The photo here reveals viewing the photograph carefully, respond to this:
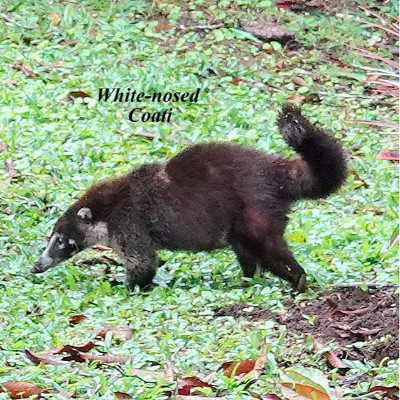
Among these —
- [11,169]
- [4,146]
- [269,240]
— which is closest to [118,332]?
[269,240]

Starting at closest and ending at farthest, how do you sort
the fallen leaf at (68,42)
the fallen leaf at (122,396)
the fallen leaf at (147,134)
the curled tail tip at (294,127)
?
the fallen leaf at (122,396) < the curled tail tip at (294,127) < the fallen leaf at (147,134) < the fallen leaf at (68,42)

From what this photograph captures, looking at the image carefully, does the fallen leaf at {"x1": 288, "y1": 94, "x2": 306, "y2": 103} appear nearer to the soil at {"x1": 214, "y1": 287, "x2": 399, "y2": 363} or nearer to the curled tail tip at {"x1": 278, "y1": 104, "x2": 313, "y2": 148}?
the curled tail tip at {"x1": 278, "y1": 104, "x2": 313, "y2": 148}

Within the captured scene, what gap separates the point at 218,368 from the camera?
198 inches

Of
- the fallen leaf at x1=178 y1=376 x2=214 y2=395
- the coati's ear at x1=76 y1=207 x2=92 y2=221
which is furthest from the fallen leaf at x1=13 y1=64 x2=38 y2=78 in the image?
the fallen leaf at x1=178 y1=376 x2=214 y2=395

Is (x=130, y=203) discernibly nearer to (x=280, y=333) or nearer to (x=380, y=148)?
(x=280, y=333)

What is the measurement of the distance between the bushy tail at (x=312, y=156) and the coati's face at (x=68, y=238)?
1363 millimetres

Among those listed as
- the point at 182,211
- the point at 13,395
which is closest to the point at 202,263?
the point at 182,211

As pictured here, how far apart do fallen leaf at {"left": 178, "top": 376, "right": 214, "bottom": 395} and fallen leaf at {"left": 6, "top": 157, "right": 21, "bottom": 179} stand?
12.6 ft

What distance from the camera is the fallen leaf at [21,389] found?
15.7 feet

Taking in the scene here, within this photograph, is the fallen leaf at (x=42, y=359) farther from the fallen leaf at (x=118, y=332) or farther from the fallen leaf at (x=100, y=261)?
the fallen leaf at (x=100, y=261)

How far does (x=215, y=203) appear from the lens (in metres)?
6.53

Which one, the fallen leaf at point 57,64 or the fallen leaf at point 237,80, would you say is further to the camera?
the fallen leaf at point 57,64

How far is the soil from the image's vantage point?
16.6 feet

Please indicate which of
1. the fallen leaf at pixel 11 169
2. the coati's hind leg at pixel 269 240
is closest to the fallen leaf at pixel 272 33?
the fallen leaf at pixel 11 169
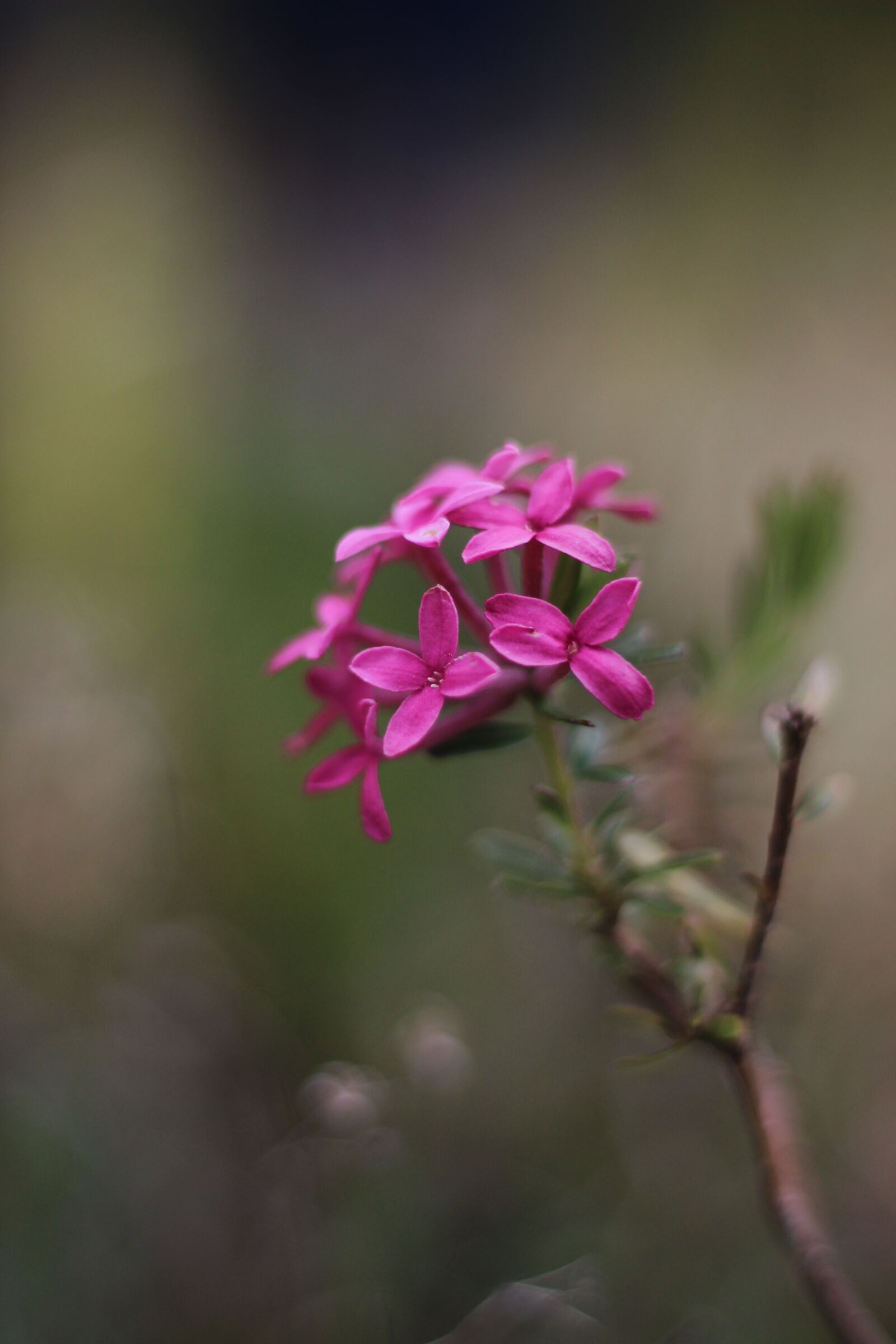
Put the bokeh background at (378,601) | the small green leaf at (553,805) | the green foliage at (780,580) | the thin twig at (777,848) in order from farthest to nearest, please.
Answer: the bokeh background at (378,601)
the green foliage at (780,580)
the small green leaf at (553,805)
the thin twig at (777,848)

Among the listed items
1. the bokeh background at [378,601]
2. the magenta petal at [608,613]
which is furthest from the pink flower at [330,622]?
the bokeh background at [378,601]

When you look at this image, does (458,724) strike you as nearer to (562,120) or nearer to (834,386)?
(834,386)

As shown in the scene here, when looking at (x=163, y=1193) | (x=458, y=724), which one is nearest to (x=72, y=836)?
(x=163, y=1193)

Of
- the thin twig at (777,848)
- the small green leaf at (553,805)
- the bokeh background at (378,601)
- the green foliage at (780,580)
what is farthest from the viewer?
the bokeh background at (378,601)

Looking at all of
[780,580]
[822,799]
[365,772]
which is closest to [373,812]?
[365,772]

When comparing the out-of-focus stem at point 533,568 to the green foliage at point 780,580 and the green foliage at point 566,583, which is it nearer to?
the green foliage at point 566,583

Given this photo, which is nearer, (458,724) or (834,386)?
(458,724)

==

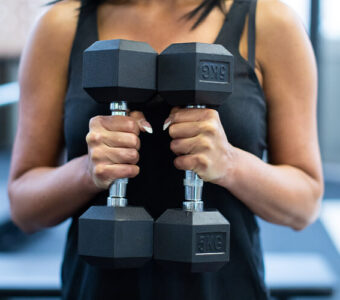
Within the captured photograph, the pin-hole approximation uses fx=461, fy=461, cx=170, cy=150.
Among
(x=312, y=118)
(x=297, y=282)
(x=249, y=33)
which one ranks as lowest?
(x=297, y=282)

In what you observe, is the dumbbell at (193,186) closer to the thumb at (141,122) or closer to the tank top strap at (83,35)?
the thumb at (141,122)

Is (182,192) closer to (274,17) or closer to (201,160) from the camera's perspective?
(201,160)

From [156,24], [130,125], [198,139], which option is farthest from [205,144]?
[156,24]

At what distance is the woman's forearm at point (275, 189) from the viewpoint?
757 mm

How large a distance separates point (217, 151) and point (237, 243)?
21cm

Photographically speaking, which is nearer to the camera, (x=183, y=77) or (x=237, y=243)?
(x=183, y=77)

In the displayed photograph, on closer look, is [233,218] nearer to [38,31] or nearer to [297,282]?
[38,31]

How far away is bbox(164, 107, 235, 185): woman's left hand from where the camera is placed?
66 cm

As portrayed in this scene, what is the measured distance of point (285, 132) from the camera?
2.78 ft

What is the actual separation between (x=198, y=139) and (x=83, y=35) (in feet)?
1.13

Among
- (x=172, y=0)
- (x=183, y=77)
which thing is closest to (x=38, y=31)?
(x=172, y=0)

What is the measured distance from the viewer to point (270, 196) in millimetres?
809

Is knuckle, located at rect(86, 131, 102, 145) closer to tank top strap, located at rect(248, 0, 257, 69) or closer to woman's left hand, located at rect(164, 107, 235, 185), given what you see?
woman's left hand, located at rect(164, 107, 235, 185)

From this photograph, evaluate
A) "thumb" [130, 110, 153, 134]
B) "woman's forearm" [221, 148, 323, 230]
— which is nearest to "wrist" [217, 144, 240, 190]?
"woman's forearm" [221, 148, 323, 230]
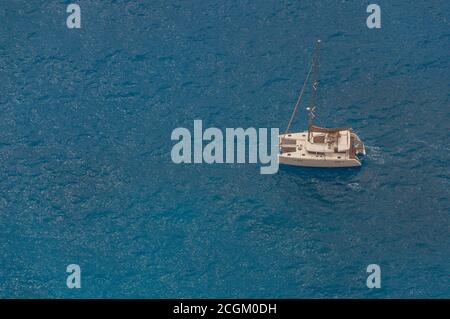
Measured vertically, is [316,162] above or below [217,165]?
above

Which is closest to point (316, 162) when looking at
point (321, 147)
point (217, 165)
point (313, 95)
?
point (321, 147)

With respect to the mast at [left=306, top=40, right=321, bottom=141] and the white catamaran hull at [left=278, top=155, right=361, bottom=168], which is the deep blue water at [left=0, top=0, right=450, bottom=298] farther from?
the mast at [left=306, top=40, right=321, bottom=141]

**Objective:** Count the lines in the rows above that contain the string "located", and reply with the number alone.

**Task answer:** 2